C. Crosslinking and Cell Pellet Isolation

Note 1: Perform all centrifugations at room temperature.

Note 2: This procedure is for one ChIP. Multiply reagent amounts by the number of ChIPs being performed (see Table 1).

1. Culture adherent mammalian cells and treat as desired.

Optional: If you are unfamiliar with cell type being used, culture an extra dish of cells for determining cell number. Before crosslinking, trypsinize and determine the cell number from the extra dish of cells.

2. To each dish containing cell culture media, add sufficient quantity of 16% formaldehyde to obtain a final concentration of 1% formaldehyde.

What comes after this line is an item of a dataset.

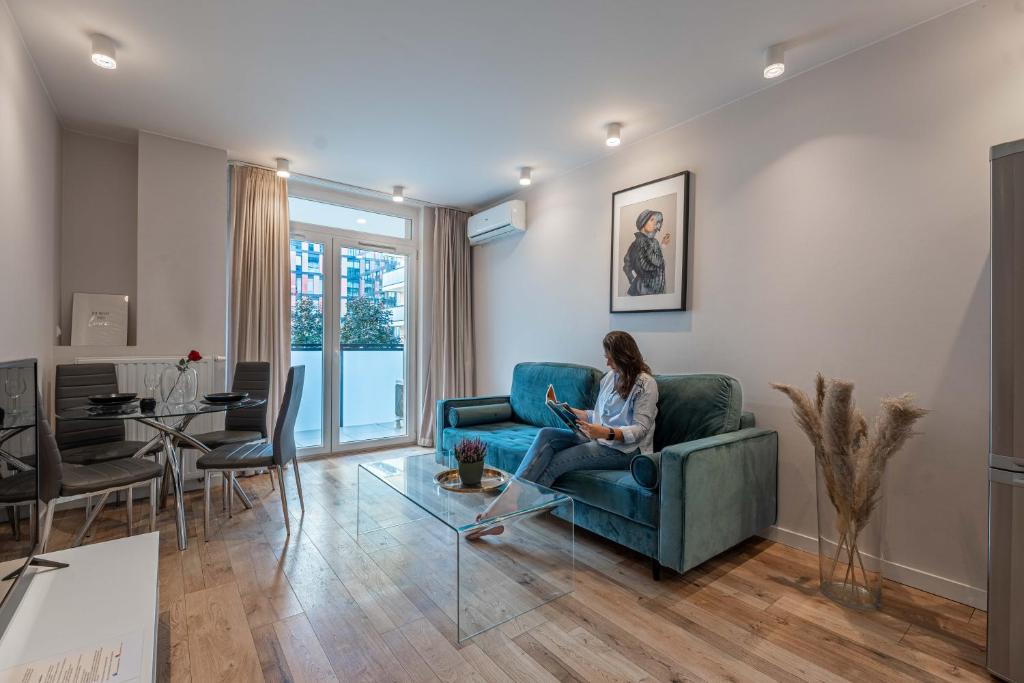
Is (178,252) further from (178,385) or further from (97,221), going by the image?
(178,385)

Caution: Formaldehyde is a skin irritant and the fumes are toxic. Use proper personal protective, laboratory safety and disposal equipment.

3. Mix well by gently swirling the dish. Incubate at room temperature for 10 minutes in a chemical fume hood.

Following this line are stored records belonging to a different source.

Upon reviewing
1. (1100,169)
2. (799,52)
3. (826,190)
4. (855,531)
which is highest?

4. To each dish containing cell culture media and formaldehyde, add Glycine Solution (10X) to a final concentration of 1X. Mix well by gently swirling the dish. Incubate at room temperature for 5 minutes in the chemical fume hood.

5. Aspirate formaldehyde/glycine-containing media in the fume hood. Properly dispose the formaldehyde-containing waste.

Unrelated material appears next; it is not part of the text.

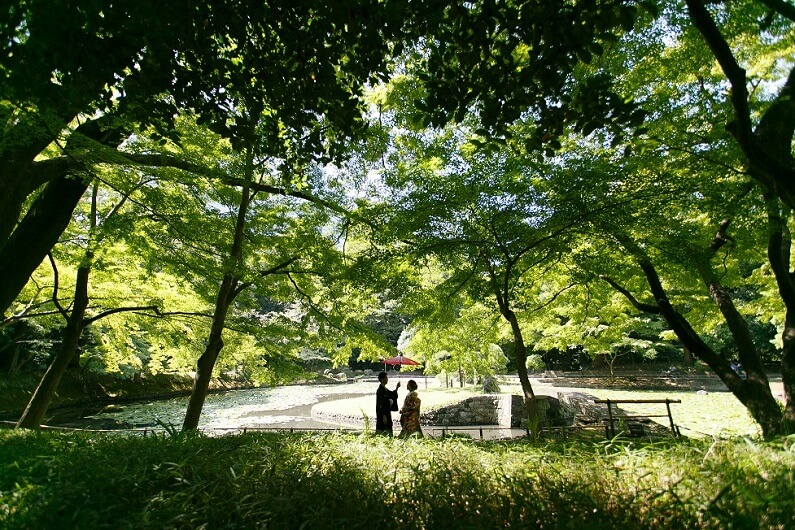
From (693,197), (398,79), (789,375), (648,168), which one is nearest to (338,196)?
(398,79)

6. Wash the cells twice with one media volume of ice-cold PBS, removing each wash by aspiration.

7. Add 10μL of the Halt Cocktail to 1mL of ice-cold PBS. Add the solution to the cells, and detach cells by scraping. Transfer the cell suspension to a 1.5mL microcentrifuge tube using a pipette

8. Centrifuge tubes at 3000 × g for 5 minutes.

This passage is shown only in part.